Well. Yes. I am not really sure how to start with Maps to the Stars. So let’s start with the obvious. Julianne Moore is crazy. In this film I mean, I couldn’t describe her sanity in real life because I don’t know her. But, in this film she is crazy and boy does she do it well. Definitely one of the strongest roles throughout. Not once did I find her character likeable or in anyway sane. Kudos to Moore for not restraining the crazy and just letting rip (sometimes in the literal sense) with her acting. She was definitely a, if not the, highlight of Maps to the Stars.

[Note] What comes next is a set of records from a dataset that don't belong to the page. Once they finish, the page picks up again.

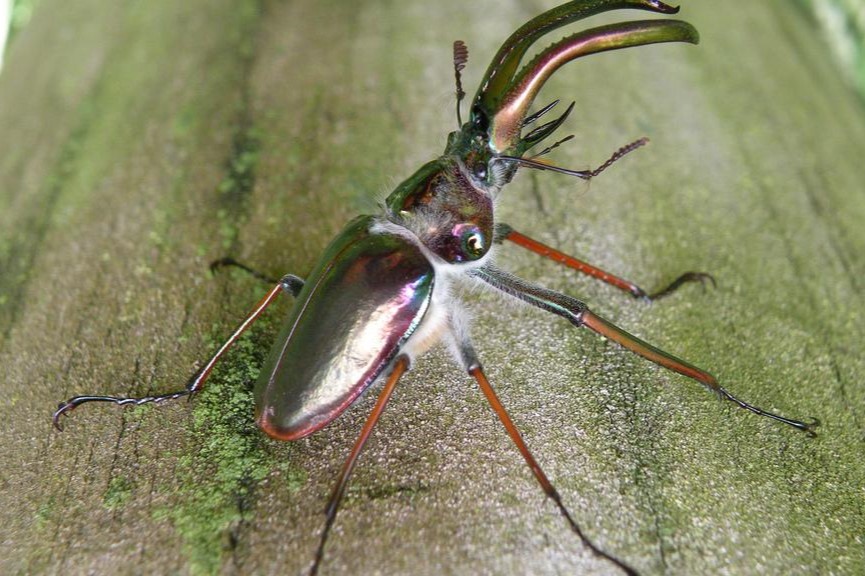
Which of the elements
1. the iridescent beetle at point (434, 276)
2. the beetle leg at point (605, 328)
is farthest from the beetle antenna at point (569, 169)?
the beetle leg at point (605, 328)

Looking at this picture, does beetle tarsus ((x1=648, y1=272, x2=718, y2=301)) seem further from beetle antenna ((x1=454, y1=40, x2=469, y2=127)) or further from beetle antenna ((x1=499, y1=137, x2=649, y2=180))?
beetle antenna ((x1=454, y1=40, x2=469, y2=127))

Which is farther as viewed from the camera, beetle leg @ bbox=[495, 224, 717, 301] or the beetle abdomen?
beetle leg @ bbox=[495, 224, 717, 301]

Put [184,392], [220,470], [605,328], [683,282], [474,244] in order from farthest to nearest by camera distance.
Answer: [474,244], [683,282], [605,328], [184,392], [220,470]

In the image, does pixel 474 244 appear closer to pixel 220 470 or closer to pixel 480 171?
pixel 480 171

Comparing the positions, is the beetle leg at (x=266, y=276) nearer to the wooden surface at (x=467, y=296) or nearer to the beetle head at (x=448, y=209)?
the wooden surface at (x=467, y=296)

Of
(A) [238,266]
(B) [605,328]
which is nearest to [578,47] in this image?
(B) [605,328]

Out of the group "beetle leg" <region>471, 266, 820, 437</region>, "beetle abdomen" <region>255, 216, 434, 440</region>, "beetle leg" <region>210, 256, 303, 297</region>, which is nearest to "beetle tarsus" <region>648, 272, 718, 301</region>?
"beetle leg" <region>471, 266, 820, 437</region>
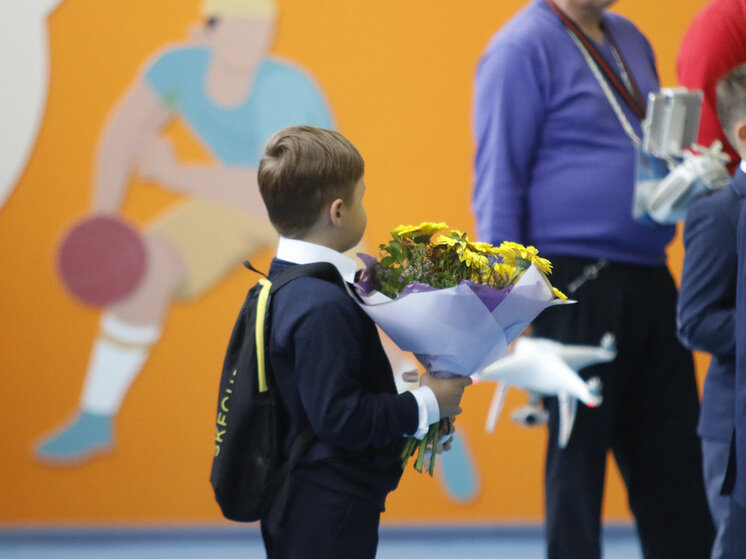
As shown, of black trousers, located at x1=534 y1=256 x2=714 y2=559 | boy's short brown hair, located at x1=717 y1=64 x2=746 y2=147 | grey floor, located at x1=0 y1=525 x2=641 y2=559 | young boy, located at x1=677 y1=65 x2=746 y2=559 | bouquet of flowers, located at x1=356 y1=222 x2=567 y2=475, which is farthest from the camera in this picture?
grey floor, located at x1=0 y1=525 x2=641 y2=559

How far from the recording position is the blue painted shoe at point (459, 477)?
3543mm

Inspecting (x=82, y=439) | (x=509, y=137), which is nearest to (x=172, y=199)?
(x=82, y=439)

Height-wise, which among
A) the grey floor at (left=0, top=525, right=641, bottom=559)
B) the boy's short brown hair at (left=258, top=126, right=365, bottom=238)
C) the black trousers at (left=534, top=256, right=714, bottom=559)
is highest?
the boy's short brown hair at (left=258, top=126, right=365, bottom=238)

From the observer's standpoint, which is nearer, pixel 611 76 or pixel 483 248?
pixel 483 248

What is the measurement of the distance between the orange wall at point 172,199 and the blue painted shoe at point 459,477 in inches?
1.4

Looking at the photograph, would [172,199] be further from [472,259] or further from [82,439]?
[472,259]

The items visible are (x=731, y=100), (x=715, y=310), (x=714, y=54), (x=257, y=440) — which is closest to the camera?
(x=257, y=440)

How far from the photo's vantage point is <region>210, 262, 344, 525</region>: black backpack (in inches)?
54.8

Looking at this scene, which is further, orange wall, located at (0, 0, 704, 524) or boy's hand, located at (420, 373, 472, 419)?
orange wall, located at (0, 0, 704, 524)

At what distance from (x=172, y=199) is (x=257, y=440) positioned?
2.24 m

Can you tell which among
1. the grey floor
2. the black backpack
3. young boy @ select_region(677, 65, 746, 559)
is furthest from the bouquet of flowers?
the grey floor

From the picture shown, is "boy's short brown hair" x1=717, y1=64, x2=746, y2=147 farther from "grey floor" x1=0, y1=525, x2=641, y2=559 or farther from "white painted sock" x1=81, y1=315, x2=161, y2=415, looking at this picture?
"white painted sock" x1=81, y1=315, x2=161, y2=415

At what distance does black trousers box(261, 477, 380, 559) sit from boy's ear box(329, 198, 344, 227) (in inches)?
15.2

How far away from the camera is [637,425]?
2.12 meters
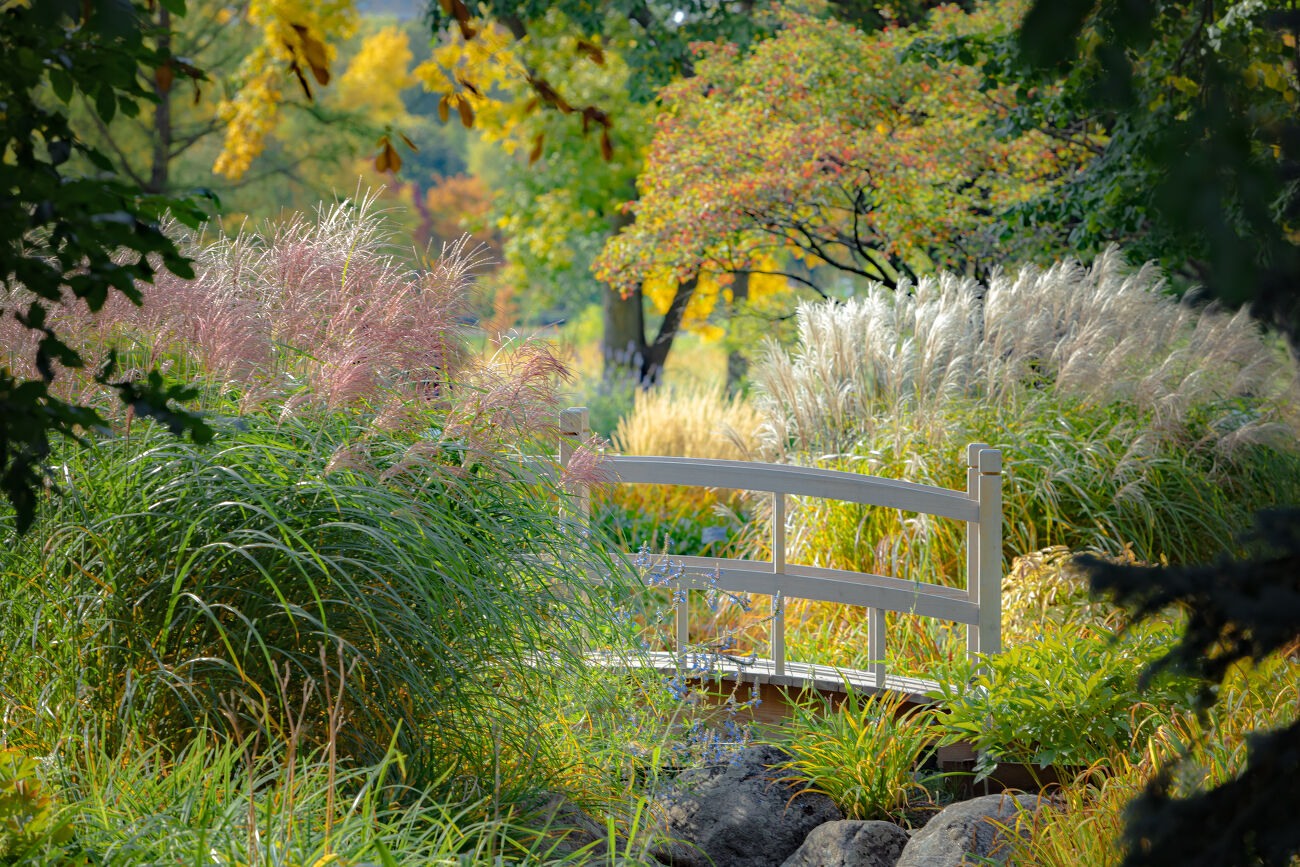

In fact, the whole film could be described as pretty crazy; insanity being a theme which is heavily explored throughout. You’ve got MiaWasikowska as an insane burn victim trying to find her family, Evan Bird seeing dead people, John Cusack and Olivia Williams as a couple with a dark secret haunting them, Robert Pattinson as a…. driver… of cars. OK that last one wasn’t really that insane, but you get the idea. Each character has their own little story intertwined into the main plot and as they start to tangle together the result is a little, well, crazy. I got lost quite a few times, wondering who was doing what, where and why. It starts to clear up towards the end, but that isn’t before an hour and a half of staring at the screen with a combination of confusing, horror and interest all smushed together on your face.

To be fair to the film, it kept me watching. I wanted to see how it was all going to turn out because I had no idea. I don’t think I could honestly say that this film kept me hooked though and if that strange interest in how it would end wasn’t there, I wouldn’t have kept watching. If that doesn’t pretty much sum up this film, I don’t know what will. Watch it if you want and it may hold your interest for a few hours, but will you ever want to go back and watch it again? I doubt it.

Maps to the Stars is out now on DVD and Blu-ray from eOne.